Leeds brand alignment agency Definition has trained an AI to teach UK key stage 3 and 4 maths and English using national curriculum approved methods. The agency claims this is is the first time an AI has been trained using data directly sourced from UK teachers.
The project, completed for online tuition company TLC LIVE, marks a significant milestone in the use of AI for education in the UK.
The 8B parameter Llama 3 model, released in April by Facebook-owned Meta, has been extensively tuned using 550,000 minutes of transcribed explanations from over 300 fully qualified UK teachers, who deliver tutoring for, TLC LIVE.
The resulting AI tutor, named ‘Manda’, is currently undergoing testing with students studying the UK national curriculum wherever they are in the world for £10 a month per student or £100 for an annual subscription.
Luke Budka, AI director at Definition, notes: “We spotted an opportunity to use TLC’s existing data to transform their business and open up an entirely new revenue stream for them. Our team used our private AI environment to remove all personal data from the transcriptions, extract the key stage 3 and 4 maths and English ‘explanations’ and turn them into training data.
“The model that was fine-tuned, ‘Manda’, sits within a tutoring platform we’ve built for TLC. It’s been constructed in a way that enables TLC to ‘continually’ train new versions of Manda, ensuring any changes in the national curriculum are reflected in the way Manda tutors her students.”
Simon Barnes, co-founder and CEO at TLC, added: “We’ve always been passionate about supporting children with tutoring delivered by actual teachers – we know, and research shows, this is the best option.
“An AI will obviously never be able to replicate what a real-life teacher can deliver, and our existing work with schools across the UK will continue as usual with the same fully qualified teachers.
“But we saw an opportunity to offer high quality but relatively low-cost AI tutoring, using national curriculum approved methodologies, and decided we should build Manda to at least give parents a new option, amongst all the other AI tutors that have quickly sprung up over the last 18 months.”
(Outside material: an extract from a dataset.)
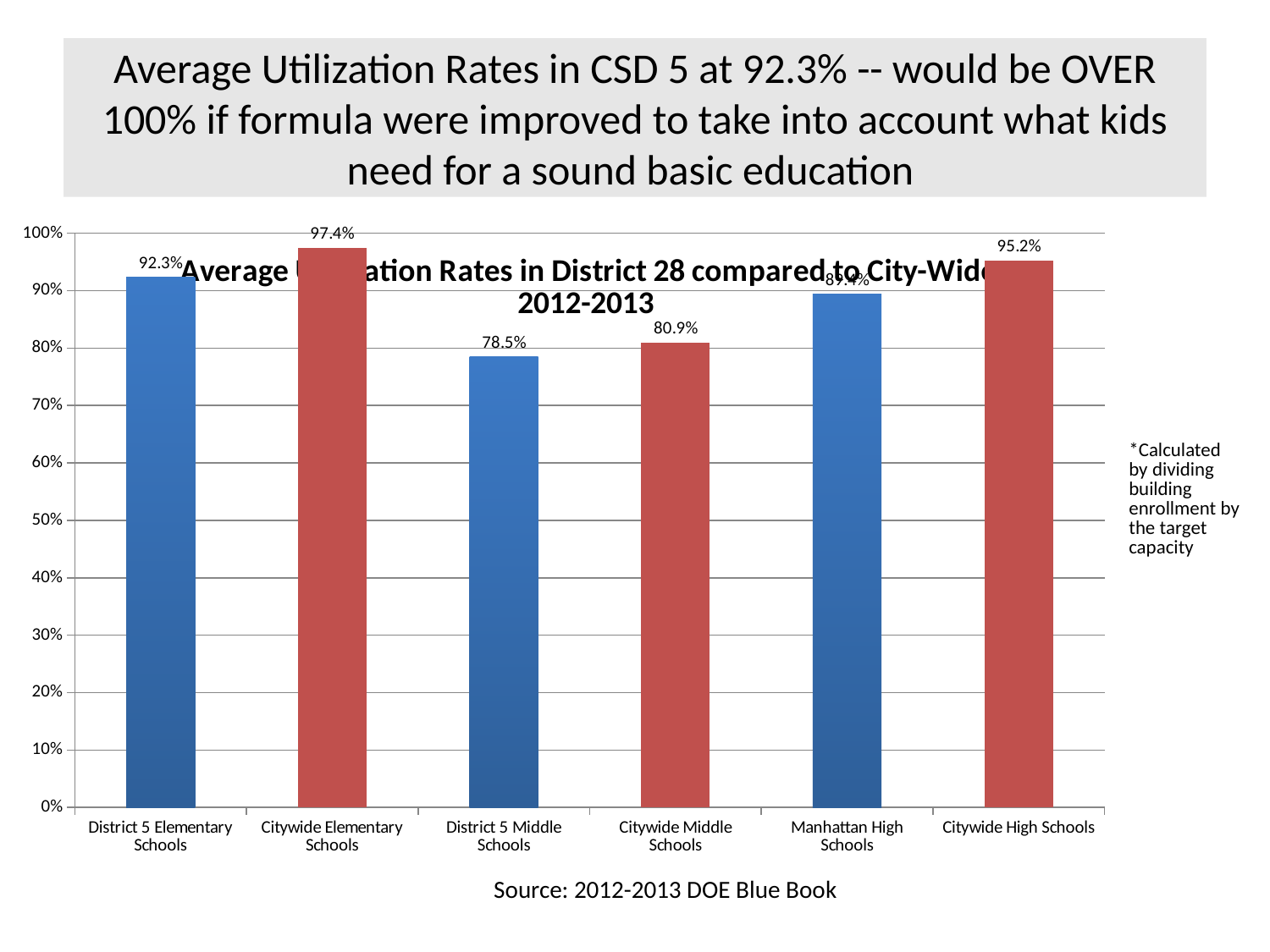
What is the value for Citywide Middle Schools? 80.9% How many categories are shown on the x axis? 6 Which category has the highest value? Citywide Elementary Schools What is the value for District 5 Middle Schools? 78.5% What is the value for District 5 Elementary Schools? 92.3% What is the value for Citywide High Schools? 95.2% What is the difference between Citywide Elementary Schools and District 5 Elementary Schools? 5.1% Is the value for Manhattan High Schools greater or less than 80%? greater Which is larger, Citywide Middle Schools or District 5 Middle Schools? Citywide Middle Schools Which category has the lowest value? District 5 Middle Schools What kind of chart is this? bar chart What is the value for Citywide Elementary Schools? 97.4%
Josh Blackburn, COO at TLC LIVE (pictured) said: “Coincidentally we finished training Manda on the same day the government announced they were working on an AI to help teachers mark homework and produce lesson content. Education is a great use case for the tech, as there’s so much existing content available to train on.”
Manda generates text and code only, with a knowledge cut off date of March 2023. It is updated on an ongoing basis by TLC LIVE’s internal academic team, to improve its ability to explain questions to students. All student chats with the AI tutor are checked against a blacklist of prohibited terms and phrases and protected in an encrypted database.